In total, almost 600 people (from abroad, from Romania and from Iaşi) were involved each day in the FILIT events: writers, translators of Romanian and international literature, cultural managers, literary critics, editors, educators, journalists, cultural bloggers and volunteers. Bookfest has meant another important deployment of forces, reuniting in its organisation around 100 people (the staff of the Association of Romanian Publishers, publishers, book sellers, logistics managers).
The FILIT guests came this year from 18 countries: Mexico, France, the Republic of Moldova, Iran, Switzerland, Bulgaria, Denmark, the USA, the UK, Germany, Poland, Spain, Italy, Hungary, Turkey, Sweden, the Netherlands, Romania. In total they travelled by plane 250.000 kilometres.
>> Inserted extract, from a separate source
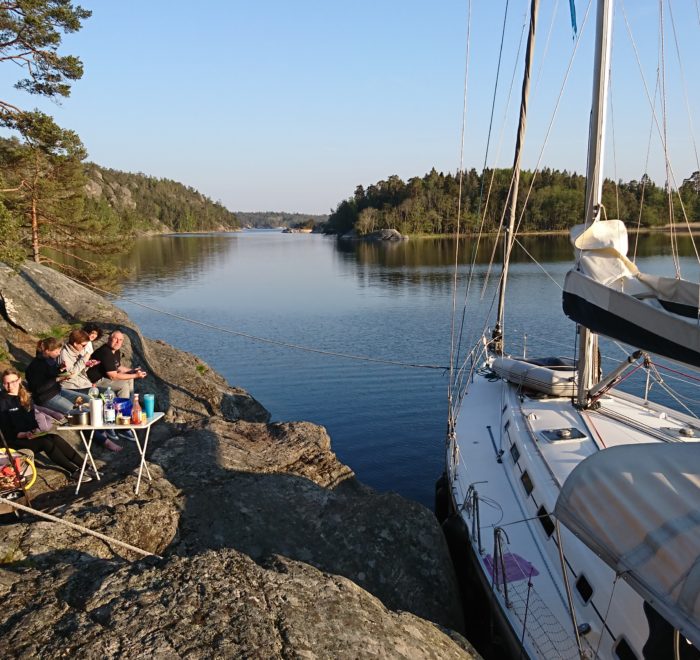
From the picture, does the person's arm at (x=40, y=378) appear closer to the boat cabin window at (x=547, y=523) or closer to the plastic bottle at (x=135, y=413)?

The celebratory spirit of the entire city, the extraordinary interest shown to literature by the young public, the size and the complexity of the festival, as well as the fact that it can easily stand on par with any of the similar events throughout Europe are just a few of the aspects noted by the FILIT guests. Here are some of the statements they made:
„ I’ve had a wonderful time at the festival. I’ve had a very big audience yesterday evening and a very enthusiastic audience and it’s the audience that makes the event I think. If you see them interested and if they’re enjoying themselves, then you project better.”
“The festival is of the highest level, in my opinion. It is an event not just of our national cultural scene, but, as far as I can see, this is one of the largest if not the largest such festival in the East of Europe. It’s a great success”.
“I’m glad to be here, in the capital of our Moldavia. FILIT is a large-scale event, there are very many writers here, and I am here with my friend, a great American poet, Edward Hirsch, and both of us are enjoying your hospitality”.
“I’m impressed this is the only second year of the festival and it seems – if somebody would told me that this festival had been going for ten years or twenty years I wouldn’t be surprised, because it seems to be very well organized.”
“It’s incredibly dynamic and I’ve never seen so many people and we don’t have quite so many people in festivals in Britain. You’ve had a NObel prize winner here yesterday, it’s amazing, it’s great.”.
Casa FILIT in front of the Palace of Culture involved the construction of a modular pavilion of approximately 1300 square metres, with a service personnel of around 50 people.
The Iaşi International Festival of Literature and Translation is an event funded by the Iaşi County Council through the Iaşi Museum of Romanian Literature. FILIT 2014 takes place under the high patronage of the European Commission Representation in Romania and has as its main partner the National Bank of Romania.